HTTP Status Code Lookup — Reference Table

Search 50+ HTTP status codes with names, meanings, and category groupings. Click any card to copy the code.

53 of 53 codes shown

1xx Informational

(4)

2xx Success

(7)

3xx Redirection

(7)

4xx Client Error

(26)

5xx Server Error

(9)
About HTTP Status

A searchable reference for HTTP status codes. Filter by code or name, read a one-sentence description, and click any card to copy the number. Codes are grouped into 1xx, 2xx, 3xx, 4xx, and 5xx tiers with color-coded borders so you can spot the category at a glance.

HTTP status codes are the vocabulary your API speaks. Knowing when to send a 400 versus a 422, or a 301 versus a 308, makes the difference between a client that recovers gracefully and one that retries forever. This reference lists the 50 or so codes you will actually encounter in real work, grouped by tier, with descriptions written to answer the question a developer is actually asking when they look one up.

The categories follow the RFC structure. 1xx informational codes like 100 Continue and 101 Switching Protocols show up in protocol negotiation. 2xx success codes cover everything from plain 200 OK to 204 No Content (often used on DELETE) and 206 Partial Content (for Range requests). 3xx redirection includes the permanent/temporary split (301/302) and the method-preserving variants (307/308). 4xx client errors are where most API bugs live: 400, 401, 403, 404, 409, 422, and the widely used 429 Too Many Requests. 5xx is server errors, with 500 as the generic catchall and 502/503/504 as the gateway/availability trio. Click any card to copy just the code number.

How to use the HTTP Status
  1. 1

    Search by code or name

    Type a code fragment like 40 to narrow to the 4xx block, or a word like timeout to jump to 408 and 504.

  2. 2

    Scan by category

    Codes are grouped into informational, success, redirection, client error, and server error tiers with color-coded borders (sky, emerald, violet, amber, red).

  3. 3

    Copy the code

    Click any card to copy just the status number to your clipboard — useful when writing tests, switch statements, or docs.

Common use cases

API design decisions

Pick the right code for a new endpoint: 201 for create, 204 for delete, 409 for conflict, 422 for validation failure.

Debugging production errors

Look up an unfamiliar code from logs or a status page to understand what your upstream is reporting.

Writing tests

Copy codes into assertions without context-switching to an external tab.

Teaching HTTP

Point someone new to a concise, grouped reference instead of a long MDN article.

Frequently asked questions
Is 422 the same as 400?

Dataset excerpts

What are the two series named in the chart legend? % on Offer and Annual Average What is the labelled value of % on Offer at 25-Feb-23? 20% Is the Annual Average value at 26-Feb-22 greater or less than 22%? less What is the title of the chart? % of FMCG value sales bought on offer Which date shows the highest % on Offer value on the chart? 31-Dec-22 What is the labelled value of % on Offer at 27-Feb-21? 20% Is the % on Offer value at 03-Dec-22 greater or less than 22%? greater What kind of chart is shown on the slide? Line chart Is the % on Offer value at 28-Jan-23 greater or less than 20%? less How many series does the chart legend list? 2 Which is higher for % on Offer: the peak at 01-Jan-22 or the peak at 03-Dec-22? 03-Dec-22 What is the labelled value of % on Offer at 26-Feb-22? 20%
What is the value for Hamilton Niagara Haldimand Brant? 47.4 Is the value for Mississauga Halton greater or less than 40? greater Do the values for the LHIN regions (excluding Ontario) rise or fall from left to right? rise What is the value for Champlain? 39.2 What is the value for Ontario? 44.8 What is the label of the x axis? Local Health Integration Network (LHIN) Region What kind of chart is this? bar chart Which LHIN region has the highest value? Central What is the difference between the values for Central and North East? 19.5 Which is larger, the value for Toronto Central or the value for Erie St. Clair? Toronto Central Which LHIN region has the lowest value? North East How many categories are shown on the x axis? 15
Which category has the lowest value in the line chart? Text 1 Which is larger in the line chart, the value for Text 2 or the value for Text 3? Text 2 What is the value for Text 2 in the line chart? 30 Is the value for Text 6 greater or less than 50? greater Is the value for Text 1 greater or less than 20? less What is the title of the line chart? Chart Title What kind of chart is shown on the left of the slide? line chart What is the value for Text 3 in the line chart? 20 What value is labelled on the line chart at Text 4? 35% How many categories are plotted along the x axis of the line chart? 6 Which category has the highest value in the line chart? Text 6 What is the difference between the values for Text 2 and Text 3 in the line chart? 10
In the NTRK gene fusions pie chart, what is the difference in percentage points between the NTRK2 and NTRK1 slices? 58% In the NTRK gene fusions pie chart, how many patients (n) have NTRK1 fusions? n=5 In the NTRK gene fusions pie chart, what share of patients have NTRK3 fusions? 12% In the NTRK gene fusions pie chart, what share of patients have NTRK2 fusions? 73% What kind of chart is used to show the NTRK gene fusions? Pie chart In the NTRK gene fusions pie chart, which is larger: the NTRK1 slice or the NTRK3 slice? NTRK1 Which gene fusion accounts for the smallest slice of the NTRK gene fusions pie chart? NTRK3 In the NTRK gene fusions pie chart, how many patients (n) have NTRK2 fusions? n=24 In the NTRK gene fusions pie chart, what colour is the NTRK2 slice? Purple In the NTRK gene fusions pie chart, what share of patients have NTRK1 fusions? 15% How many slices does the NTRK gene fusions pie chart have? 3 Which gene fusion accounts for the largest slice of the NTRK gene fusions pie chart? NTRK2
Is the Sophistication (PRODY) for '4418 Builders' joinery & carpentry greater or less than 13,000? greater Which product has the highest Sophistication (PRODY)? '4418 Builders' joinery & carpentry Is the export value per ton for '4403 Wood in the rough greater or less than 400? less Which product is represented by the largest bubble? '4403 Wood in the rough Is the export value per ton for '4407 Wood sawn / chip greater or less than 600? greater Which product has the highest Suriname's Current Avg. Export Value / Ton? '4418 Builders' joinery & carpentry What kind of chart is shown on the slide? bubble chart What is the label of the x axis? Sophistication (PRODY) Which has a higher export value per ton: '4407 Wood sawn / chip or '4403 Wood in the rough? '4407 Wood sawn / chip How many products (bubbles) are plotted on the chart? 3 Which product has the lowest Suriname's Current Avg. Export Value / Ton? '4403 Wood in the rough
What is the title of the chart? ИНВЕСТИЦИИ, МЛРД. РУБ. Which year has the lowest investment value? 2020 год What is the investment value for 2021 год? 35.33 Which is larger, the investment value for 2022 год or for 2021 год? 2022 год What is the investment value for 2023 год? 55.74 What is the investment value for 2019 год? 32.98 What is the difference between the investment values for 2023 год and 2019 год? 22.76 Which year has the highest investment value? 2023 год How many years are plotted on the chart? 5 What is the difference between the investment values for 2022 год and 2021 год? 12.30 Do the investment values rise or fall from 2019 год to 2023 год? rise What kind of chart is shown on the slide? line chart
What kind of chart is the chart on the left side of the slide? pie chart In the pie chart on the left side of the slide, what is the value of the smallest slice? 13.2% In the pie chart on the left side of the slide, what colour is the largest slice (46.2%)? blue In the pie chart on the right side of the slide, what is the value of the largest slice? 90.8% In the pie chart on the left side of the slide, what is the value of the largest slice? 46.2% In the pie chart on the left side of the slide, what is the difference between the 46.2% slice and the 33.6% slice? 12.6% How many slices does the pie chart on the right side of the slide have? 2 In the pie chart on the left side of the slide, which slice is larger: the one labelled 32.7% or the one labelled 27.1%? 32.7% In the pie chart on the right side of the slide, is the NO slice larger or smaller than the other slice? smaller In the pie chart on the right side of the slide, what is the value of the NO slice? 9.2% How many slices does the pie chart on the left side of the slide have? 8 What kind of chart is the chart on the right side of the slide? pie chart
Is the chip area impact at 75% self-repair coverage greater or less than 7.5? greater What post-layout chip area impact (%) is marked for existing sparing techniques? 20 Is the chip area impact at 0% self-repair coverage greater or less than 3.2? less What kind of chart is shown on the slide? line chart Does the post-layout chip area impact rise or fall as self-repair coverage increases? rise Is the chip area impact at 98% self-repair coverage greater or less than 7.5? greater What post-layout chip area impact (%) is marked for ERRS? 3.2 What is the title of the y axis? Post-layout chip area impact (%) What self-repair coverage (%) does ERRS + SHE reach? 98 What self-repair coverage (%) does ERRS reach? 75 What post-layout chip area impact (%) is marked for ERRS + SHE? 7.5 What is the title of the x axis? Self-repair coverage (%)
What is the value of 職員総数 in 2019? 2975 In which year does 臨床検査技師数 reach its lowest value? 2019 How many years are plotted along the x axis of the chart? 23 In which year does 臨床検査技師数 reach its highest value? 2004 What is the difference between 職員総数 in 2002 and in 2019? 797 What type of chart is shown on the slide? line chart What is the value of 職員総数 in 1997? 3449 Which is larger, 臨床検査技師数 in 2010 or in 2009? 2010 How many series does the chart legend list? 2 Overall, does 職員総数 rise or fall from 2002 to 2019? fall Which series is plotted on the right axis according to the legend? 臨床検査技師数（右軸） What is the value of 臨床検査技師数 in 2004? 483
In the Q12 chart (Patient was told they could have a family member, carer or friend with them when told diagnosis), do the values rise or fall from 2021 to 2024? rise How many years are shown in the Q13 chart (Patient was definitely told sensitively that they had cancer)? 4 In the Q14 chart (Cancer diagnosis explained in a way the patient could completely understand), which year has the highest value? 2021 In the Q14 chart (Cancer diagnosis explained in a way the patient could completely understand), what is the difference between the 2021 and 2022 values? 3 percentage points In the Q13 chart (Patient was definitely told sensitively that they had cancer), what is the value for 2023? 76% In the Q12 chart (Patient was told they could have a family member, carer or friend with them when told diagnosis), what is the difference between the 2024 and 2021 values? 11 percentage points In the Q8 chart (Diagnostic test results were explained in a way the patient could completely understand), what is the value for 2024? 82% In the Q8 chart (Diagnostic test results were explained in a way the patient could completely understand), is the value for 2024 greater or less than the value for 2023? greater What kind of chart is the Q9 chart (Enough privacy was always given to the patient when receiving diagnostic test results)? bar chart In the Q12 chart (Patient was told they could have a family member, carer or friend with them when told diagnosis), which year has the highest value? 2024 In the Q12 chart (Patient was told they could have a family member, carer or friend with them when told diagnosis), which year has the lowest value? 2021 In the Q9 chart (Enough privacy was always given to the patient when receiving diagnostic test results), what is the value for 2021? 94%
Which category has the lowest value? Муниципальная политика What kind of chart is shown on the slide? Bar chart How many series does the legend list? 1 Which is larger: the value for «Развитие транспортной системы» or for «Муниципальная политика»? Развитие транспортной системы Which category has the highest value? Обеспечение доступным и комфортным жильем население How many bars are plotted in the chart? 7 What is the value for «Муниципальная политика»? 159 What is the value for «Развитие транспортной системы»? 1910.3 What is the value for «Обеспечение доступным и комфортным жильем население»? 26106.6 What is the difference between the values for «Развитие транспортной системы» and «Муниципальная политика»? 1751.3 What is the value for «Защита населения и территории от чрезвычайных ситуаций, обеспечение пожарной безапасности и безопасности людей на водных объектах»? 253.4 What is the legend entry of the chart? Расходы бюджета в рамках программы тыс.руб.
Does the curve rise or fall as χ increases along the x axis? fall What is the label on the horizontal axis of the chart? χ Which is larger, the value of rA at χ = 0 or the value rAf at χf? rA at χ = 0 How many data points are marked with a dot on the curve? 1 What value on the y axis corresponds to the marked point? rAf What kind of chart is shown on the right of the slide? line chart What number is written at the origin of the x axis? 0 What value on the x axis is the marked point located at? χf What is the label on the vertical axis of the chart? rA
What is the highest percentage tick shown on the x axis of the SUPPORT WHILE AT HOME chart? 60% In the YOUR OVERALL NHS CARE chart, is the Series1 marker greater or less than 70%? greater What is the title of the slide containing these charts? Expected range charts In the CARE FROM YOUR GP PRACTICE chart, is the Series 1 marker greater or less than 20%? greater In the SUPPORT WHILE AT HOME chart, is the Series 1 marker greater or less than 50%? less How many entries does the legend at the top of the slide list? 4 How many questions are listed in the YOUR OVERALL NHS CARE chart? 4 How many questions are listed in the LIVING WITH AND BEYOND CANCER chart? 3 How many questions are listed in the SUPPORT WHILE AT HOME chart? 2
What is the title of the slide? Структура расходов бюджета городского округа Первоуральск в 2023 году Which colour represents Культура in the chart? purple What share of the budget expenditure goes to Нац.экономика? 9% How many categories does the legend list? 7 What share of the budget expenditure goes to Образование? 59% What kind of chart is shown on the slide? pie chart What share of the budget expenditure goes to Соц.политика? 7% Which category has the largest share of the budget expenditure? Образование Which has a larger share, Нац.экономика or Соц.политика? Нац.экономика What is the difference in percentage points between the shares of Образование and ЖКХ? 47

▸ **Task instructions**:
Return the portion of the HTTP status code reference from "Type a code" to "violet, amber, red).", reproduced word for word. Rely solely on the HTTP status code reference when responding.

▸ **Written solution**:
Type a code fragment like 40 to narrow to the 4xx block, or a word like timeout to jump to 408 and 504.

  2. 2

    Scan by category

    Codes are grouped into informational, success, redirection, client error, and server error tiers with color-coded borders (sky, emerald, violet, amber, red).